■ **YOUR OBJECTIVE**
Name every person mentioned in the text passage about Christina and Andrew Wyeth.

■ **TEXT PASSAGE**

Quick of wit and sharp of tongue, Christina was a force to be reckoned with. Late in life – with her straw-like hair and hooked nose, her spinsterhood and independent nature – she was rumored among some of the townspeople of Cushing to be a witch herself. Andrew Wyeth variously called her a “witch” and a “queen” and “the face of Maine.”
Wyeth first appeared at Christina’s front door – along with Betsy James, who’d been visiting the Olson farm since she was a girl – in 1939. He was 22, Betsy 17, Christina 46. He began coming around almost daily, talking with Christina for hours, and sketching and painting landscapes, still lifes, and portraits. He painted the house from many angles, later commenting in his autobiography, “I had a feeling that it wouldn’t be long before this fragile, crackling dry, bony house disappeared. I’m very conscious of the ephemeral nature of the world. There are cycles. Things pass. They do not hold still.” About the objects he painted inside the house, Wyeth mused, “I loved the defused light hitting all those ragged things, and how the peculiar shadows were cast from those strange buckets.” He painted things that stood in for people: Alvaro’s dory dry-docked in the loft of the barn after he gave up lobstering to take care of Christina, vibrant red geraniums in the kitchen with only a glimpse of a figure behind. “Christina’s barely seen – just that flash of her striped shirt,” he said. “What interested me about her was that she’d come in at odd places, odd times. The great English painter John Constable used to say that you never have to add life to a scene, for if you sit quietly and wait, life will come – sort of an accident in the right spot. That happened to me all the time – happened lots with Christina.” For the next thirty years, Christina was Andrew Wyeth’s muse and his inspiration. In each other, I believe, they came to recognize their own contradictions. Both embraced austerity but craved beauty; both were curious about other people and yet pathologically private. They were perversely independent and yet reliant on others to take care of their basic needs: Wyeth on his wife Betsy and Christina on Alvaro.

■ **INPUT DATA**
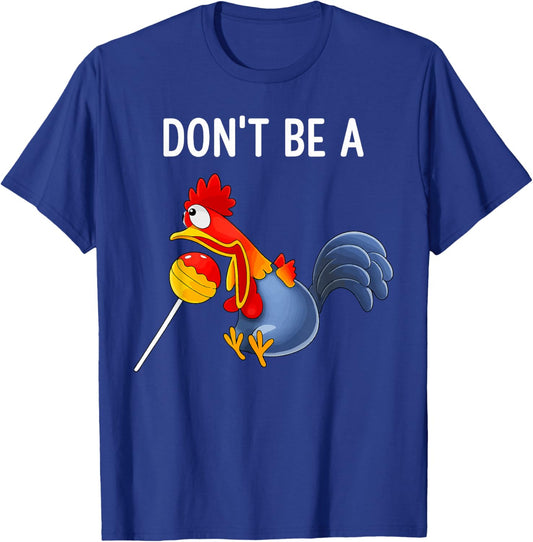 Don't be a Cocktail Sucker Funny Cock Lollipop T-Shirt - T-Shirt | Royal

■ **RESULT BELOW**
Christina, Andrew Wyeth, Betsy James, Alvaro, John Constable